Designed by Cumpert Contraptions, this custom BMW build is just that – an oddball contraption that captivates the eye with its retropunk demeanor. Resting on three wheels instead of the usual two, this quirky beauty once used to be a 1992-model BMW R100R Mystic, which Tim Cumpert got his hands on for his mad-scientist project. He sawed the front off, replacing it with a chassis taken from an ATV, and built out his vision using that as his framework. “The three-wheeler was inspired by pre-war racing cars, which I am a big fan of,” he told Bike EXIF. “When I started this project back in 2012, Morgan had just released their new 3 Wheeler. But the main drive for this project, was that I wanted to try my hand at sheet aluminum fabrication.”
Designer: Tim Cumpert
Cumpert’s fascination with aluminum fabrication really defines his project’s overall aesthetic. The pre-war energy is strong with the exposed sheeting and visible rivets all along the side of the vehicle. Cumpert started off with sketches, which he then made a 3D CAD file of and CNC-machined to a 1:3 scale. This helped him iron out any kinks and build the large wooden blocks that he would then use to hammer out his aluminum sheet on.
As one could imagine, simply gluing an ATV to a motorcycle isn’t quite an elegant or functional solution. However, both the frames were luckily the same width, which made it pretty easy to line them up. Most of the ATV’s front end is still intact, including its steering linkage, suspension arms and shocks. The hybrid bike (although not your conventional hybrid) uses the ATV brakes on the front and the BMW brakes on the rear too.

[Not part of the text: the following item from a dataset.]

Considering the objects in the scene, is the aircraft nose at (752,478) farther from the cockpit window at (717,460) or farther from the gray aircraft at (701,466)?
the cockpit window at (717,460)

The bike’s 3-wheel format isn’t the first thing you notice about the bike, though… it’s the unique low-hung frame. It somewhat resembles the BMW Alpha by Mehmet Doruk Erdem with its crouching appearance and front-heavy torso. The boxer motor sits a little more towards the front than usual, but is complemented perfectly by the two wheels ahead of it that really help distribute the mass in an elegant way. In order to really drive home the vintage racecar aesthetic, the 3-wheeler also uses a repurposed Kawasaki Versys windscreen on the front, and sticks to a relatively nude paint job, with just a flash of red near the seat.

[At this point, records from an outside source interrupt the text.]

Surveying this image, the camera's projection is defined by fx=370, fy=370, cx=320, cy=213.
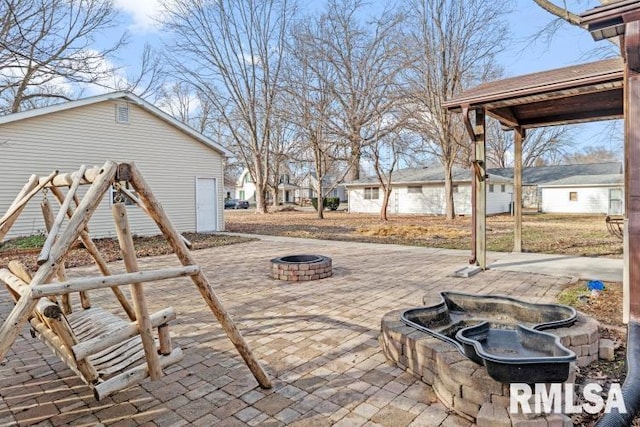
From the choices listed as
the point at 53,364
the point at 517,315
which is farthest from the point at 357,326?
the point at 53,364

“This is my first sheet metal project,” says Tim Cumpert, “so I designed the shape of the three-wheeler to be mainly simple forms. Most of the body was made using a roller, while the front grill and side pods were hammered over MDF bucks, with a bit of English wheeling to smooth things up. The most tricky part was the rear section, which is made from around six parts.”

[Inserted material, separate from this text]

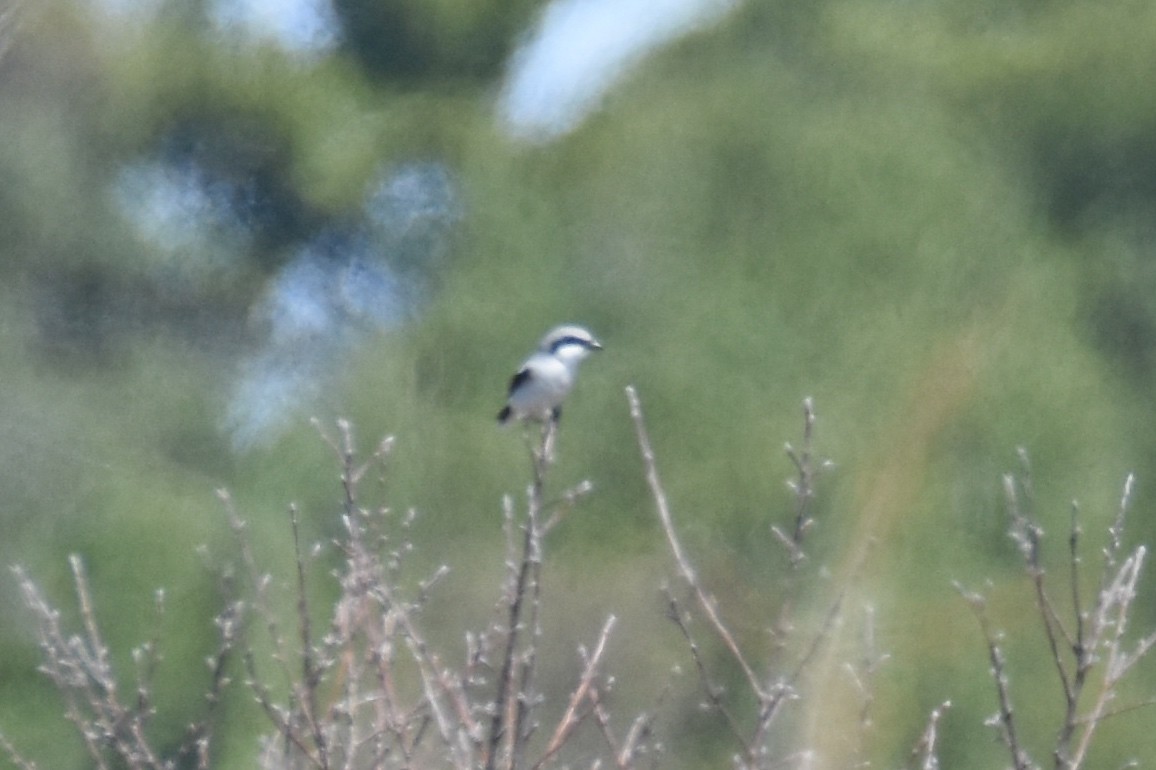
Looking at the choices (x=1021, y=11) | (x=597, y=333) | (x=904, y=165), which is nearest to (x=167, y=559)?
(x=597, y=333)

The bike’s more of an exploration of possibilities rather than being something that’s essentially road-legal. Cumpert mentions that driving it takes getting used to, especially the handling, considering its 3-wheeled format. “It will lift a wheel on cornering, so you need to move your weight towards the inside wheel when turning”, he says. “I have a list of handling mods to try now. I think the seat needs lowering and handle bars rising a bit to make it easier to move around and see where you’re going, plus I’d like to try an anti-roll bar on the front.”